- **Listed records**

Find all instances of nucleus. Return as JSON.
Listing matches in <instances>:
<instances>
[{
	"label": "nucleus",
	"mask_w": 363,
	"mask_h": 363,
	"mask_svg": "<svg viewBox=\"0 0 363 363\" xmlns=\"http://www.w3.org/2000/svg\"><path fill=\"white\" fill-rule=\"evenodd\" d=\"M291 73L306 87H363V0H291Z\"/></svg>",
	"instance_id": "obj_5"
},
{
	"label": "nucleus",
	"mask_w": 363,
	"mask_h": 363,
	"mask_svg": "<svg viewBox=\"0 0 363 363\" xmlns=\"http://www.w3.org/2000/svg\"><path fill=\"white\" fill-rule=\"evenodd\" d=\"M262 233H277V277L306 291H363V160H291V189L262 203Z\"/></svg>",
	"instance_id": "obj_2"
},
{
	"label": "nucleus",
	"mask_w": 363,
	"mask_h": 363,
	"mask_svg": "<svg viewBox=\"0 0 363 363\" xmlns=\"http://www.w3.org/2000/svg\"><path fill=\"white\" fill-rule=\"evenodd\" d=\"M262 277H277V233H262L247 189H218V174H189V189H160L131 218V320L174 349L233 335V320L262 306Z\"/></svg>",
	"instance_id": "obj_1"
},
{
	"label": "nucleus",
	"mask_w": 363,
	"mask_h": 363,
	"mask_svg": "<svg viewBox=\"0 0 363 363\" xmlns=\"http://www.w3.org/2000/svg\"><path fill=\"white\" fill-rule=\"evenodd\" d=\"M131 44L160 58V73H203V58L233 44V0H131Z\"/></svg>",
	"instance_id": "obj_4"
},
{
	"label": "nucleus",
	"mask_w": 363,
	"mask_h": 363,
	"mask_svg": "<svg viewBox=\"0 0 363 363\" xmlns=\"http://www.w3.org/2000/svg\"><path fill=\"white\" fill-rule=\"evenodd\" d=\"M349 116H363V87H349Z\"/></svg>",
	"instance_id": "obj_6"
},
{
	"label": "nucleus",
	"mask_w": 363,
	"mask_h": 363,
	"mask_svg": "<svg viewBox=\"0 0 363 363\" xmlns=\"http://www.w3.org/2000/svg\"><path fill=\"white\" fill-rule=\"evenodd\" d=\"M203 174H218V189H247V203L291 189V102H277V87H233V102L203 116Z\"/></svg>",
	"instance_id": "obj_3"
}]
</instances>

- **Instructions for the task**
Pick out every line of the rows above that contains the string "instances". Case counts.

- **Correct response**
Find all instances of nucleus. Return as JSON.
Listing matches in <instances>:
<instances>
</instances>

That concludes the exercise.